One piece of advice I always give to people is to use a different browser for banking and sensitive transactions than you use for general browsing. Don't allow that browser to accept cookies or javascript. It's not foolproof, but practices like that can certainly cut down on your risk of a malware infection.

Cisco: The holiday shopping season is quickly approaching, and each year more and more people shop online. What best practices should employees remember in order to avoid cybercrime?

Young: In the busy holiday season, online shopping offers tremendous convenience. But we need to balance convenience with some basic precautions. Your personal information is like cash to scammers, so make sure you know to whom you are giving this information. If you need to create an account with a merchant, use a strong password, and don't use that password for any other accounts. You'll also want to be sure the merchant site is using SSL—look for the ‘s' after the https or the lock symbol in your browser. And with all those accounts you set up, remember that reputable sites will not ask you to confirm your password or credit card information over email.

It may seem like a waste of time to read a merchant's privacy statement when you are caught up in last-minute shopping, but before you submit an online order, take a look to see how your personal information will be used and what the merchant will be collecting. In a nutshell, think of your personal information as money and be careful where you spend it.

Cisco: Related to the previous question, explain for employees how security at work and security in their personal lives are inextricably tied together?
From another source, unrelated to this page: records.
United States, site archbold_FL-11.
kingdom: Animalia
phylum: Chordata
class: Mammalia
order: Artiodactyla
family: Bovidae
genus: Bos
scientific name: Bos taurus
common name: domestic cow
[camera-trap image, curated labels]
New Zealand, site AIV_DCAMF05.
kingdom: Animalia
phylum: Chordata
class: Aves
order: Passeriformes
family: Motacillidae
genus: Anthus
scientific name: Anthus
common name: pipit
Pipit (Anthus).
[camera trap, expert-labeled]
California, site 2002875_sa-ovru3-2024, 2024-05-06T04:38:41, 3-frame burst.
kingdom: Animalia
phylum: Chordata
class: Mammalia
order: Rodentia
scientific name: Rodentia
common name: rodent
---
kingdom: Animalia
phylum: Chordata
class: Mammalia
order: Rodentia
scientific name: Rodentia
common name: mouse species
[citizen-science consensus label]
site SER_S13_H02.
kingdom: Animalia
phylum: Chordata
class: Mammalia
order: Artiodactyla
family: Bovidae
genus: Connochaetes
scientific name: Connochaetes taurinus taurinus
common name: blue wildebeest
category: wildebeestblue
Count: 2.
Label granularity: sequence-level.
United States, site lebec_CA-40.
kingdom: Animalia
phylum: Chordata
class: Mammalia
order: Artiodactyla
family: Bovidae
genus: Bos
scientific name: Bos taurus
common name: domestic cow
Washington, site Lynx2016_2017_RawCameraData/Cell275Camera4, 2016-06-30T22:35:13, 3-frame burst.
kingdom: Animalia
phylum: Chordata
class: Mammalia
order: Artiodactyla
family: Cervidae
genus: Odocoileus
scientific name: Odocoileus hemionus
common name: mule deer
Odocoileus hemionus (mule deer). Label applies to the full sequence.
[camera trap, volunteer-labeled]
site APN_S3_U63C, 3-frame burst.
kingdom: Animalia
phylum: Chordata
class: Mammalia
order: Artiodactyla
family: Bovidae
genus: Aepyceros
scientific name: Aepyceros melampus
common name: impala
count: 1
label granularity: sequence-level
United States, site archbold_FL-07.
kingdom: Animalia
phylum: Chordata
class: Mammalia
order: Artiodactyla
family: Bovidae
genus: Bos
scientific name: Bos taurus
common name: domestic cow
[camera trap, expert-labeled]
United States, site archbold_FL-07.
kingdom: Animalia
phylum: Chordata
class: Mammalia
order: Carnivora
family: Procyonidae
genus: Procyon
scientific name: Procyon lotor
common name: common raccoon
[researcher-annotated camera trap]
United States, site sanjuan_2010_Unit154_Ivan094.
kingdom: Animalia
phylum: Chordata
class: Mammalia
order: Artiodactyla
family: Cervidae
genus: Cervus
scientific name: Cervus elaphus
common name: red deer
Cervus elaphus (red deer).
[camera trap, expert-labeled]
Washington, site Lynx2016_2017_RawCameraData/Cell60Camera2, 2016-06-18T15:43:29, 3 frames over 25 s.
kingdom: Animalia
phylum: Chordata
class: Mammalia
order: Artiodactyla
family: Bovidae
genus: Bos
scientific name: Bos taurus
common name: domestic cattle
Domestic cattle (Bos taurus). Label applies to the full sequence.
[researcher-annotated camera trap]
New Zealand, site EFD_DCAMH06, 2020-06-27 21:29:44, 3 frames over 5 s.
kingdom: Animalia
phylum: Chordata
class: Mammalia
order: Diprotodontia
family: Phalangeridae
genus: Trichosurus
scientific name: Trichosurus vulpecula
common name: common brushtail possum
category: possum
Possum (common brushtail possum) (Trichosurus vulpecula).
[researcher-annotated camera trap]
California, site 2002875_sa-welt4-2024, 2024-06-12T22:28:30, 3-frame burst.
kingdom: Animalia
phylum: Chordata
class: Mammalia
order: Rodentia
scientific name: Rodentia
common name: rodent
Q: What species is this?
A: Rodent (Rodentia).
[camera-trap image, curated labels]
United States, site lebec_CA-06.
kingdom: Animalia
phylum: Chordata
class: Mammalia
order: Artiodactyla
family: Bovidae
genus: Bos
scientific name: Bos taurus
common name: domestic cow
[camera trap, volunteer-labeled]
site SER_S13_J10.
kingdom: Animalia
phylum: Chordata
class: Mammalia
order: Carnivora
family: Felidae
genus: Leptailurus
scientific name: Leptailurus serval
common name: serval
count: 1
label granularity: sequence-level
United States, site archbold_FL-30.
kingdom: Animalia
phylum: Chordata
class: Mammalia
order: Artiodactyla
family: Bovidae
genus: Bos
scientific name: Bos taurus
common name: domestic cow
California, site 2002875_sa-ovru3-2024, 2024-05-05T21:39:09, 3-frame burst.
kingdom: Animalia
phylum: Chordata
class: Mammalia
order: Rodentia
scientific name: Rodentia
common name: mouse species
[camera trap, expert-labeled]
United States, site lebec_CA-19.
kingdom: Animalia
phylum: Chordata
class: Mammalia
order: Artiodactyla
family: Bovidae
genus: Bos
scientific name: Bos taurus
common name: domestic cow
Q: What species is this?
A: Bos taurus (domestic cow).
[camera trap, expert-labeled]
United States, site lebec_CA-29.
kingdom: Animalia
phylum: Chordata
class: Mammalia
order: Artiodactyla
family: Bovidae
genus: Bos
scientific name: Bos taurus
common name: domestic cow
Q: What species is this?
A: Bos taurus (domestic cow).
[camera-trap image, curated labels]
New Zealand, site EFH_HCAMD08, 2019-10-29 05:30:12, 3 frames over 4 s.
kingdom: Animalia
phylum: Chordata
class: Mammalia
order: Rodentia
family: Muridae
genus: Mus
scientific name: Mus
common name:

Young: There are many examples where work and personal security are starting to blend. Social media sites are becoming a part of our daily routine and we use them in our personal lives and at work. Part of the fun and benefit of social media is staying in touch with your friends, colleagues (present and former) and family and sharing information. But it can be difficult to validate the security of these third party sites and services. You may access a compromised social media site from a Cisco device, opening the door for a malware attack within our corporate network or the loss of our proprietary information. Keeping up with friends and family is fun, but keep your Cisco family in mind, too. Think before you click, whether on your own device or on a Cisco device, because the results may impact both.

Above all, stay familiar with the Code of Business Conduct and Information Security policies. These documents provide guidance on how to navigate the blended personal and work environment that we are starting to see.